TASK ITEM -> Beneath this line are entries. Copy the range from the line with "Instalación de suricatas en Faunia." to the line with "Картинка игра, мяч, собака", ends included, exactly; leave pictures out.

LISTED ENTRIES Block Start

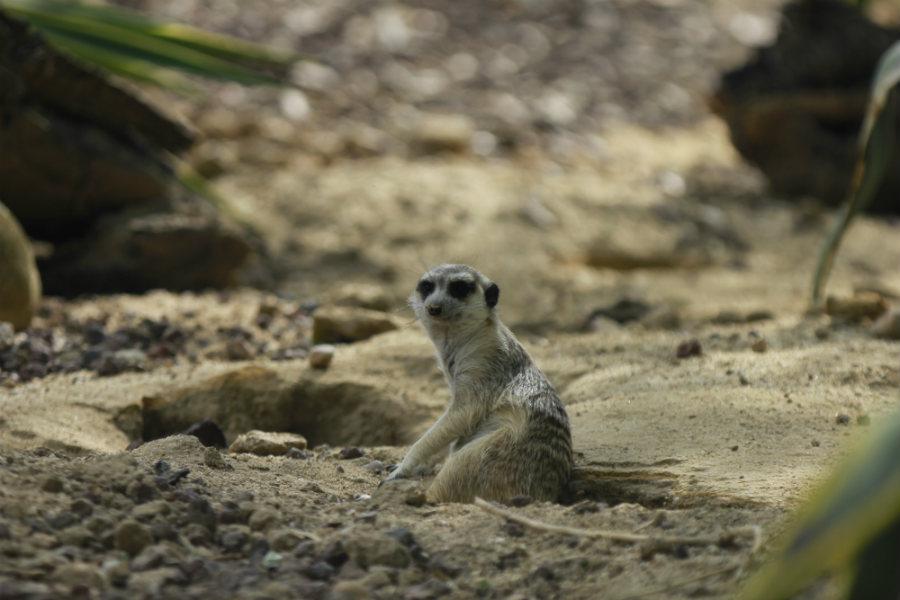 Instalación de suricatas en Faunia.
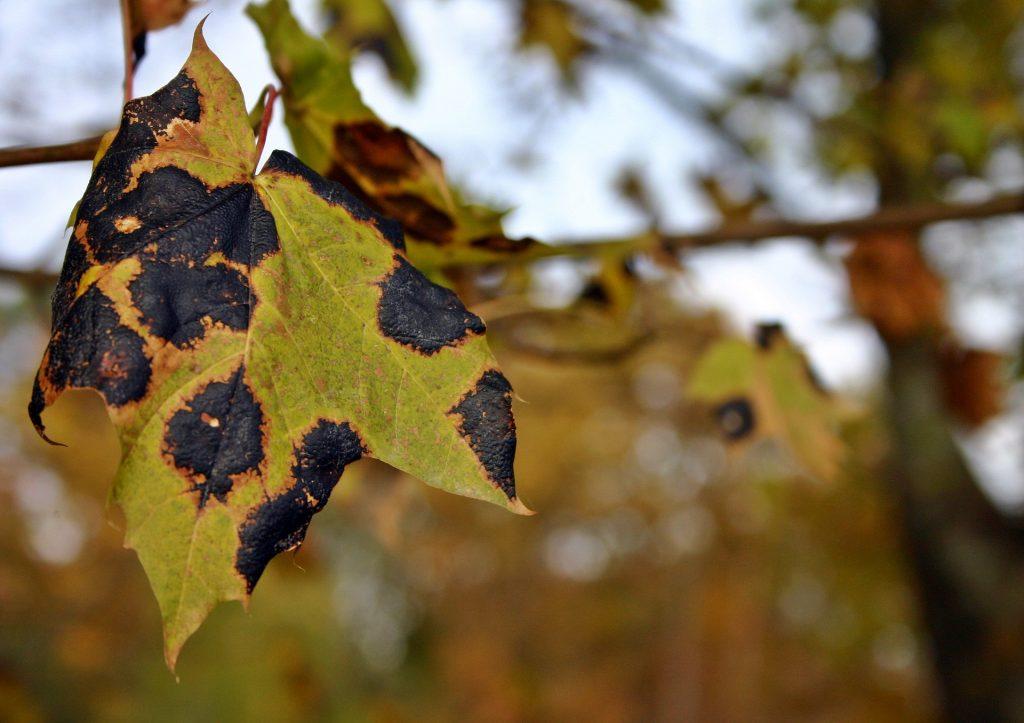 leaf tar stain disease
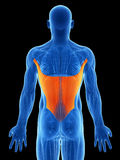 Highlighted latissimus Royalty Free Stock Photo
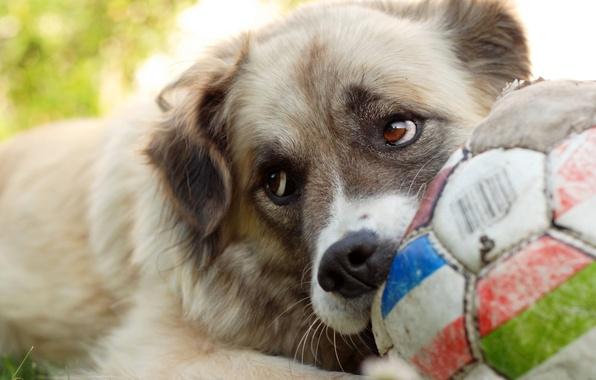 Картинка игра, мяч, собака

LISTED ENTRIES Block End
LISTED ENTRIES Block Start

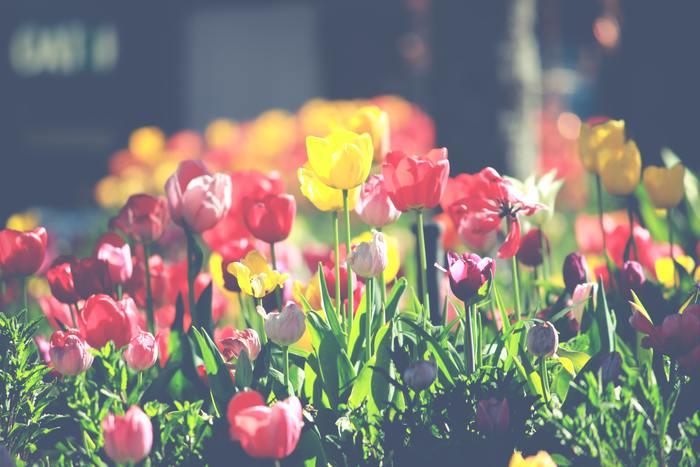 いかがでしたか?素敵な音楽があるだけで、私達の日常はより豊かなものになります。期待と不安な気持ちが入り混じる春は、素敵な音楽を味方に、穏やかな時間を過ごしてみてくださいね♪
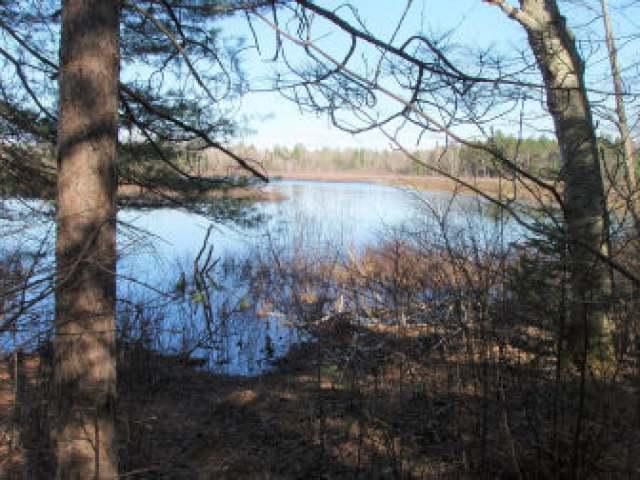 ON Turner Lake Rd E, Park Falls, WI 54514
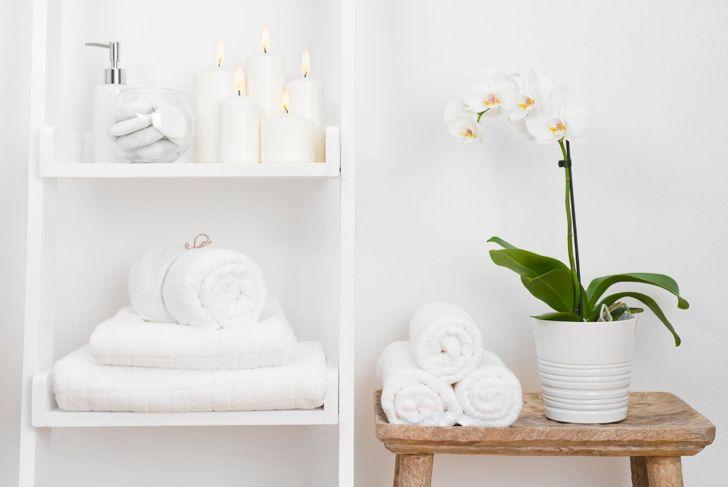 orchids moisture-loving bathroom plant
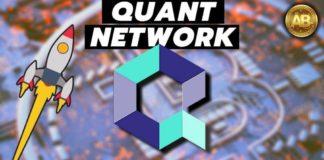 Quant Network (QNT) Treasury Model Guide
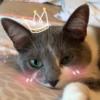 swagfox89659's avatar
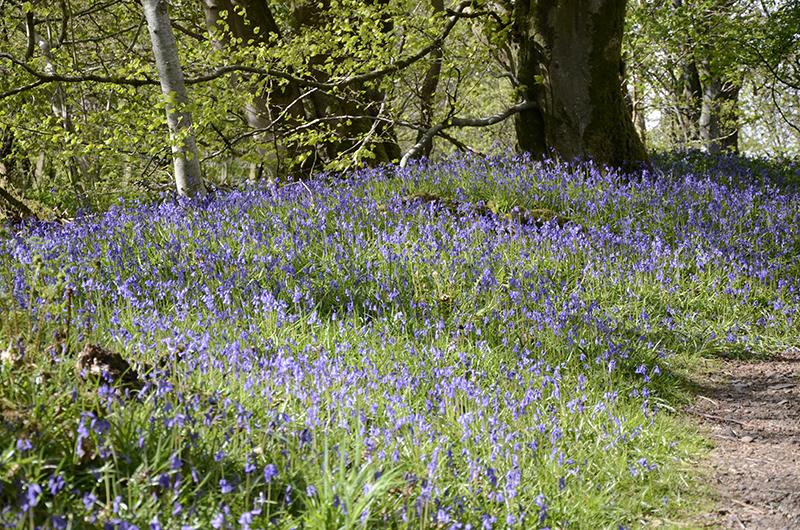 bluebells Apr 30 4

LISTED ENTRIES Block End
LISTED ENTRIES Block Start

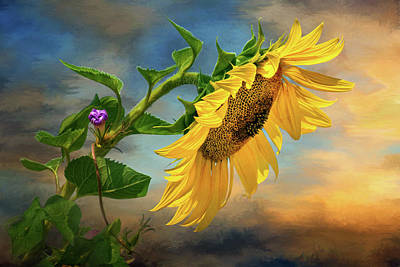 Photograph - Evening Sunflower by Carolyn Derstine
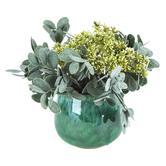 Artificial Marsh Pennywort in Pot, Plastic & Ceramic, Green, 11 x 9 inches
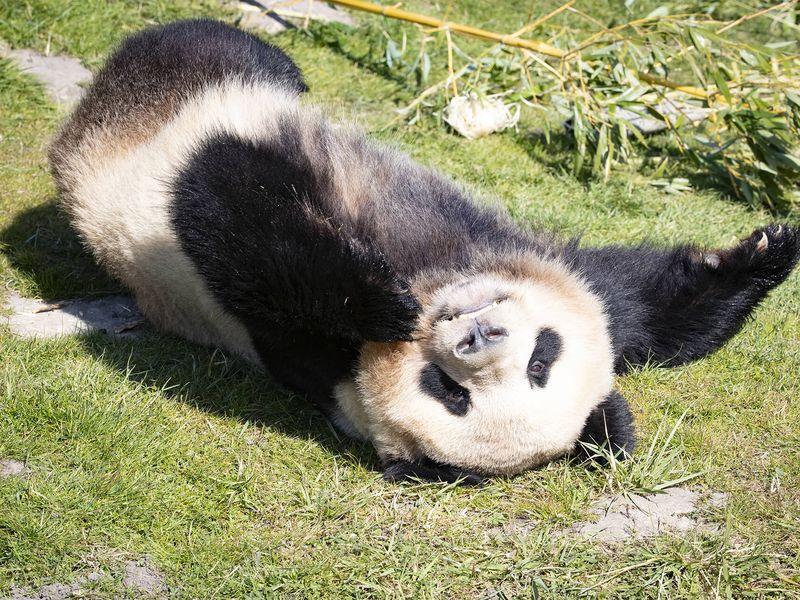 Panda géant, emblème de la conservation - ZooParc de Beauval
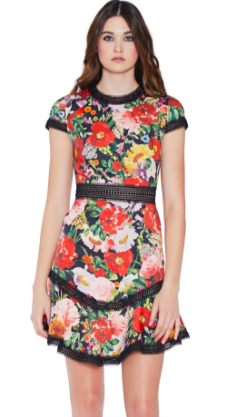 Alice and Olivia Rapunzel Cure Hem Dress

LISTED ENTRIES Block End

RESULT FOR THIS EXERCISE ->
 Instalación de suricatas en Faunia.
 leaf tar stain disease
 Highlighted latissimus Royalty Free Stock Photo
 Картинка игра, мяч, собака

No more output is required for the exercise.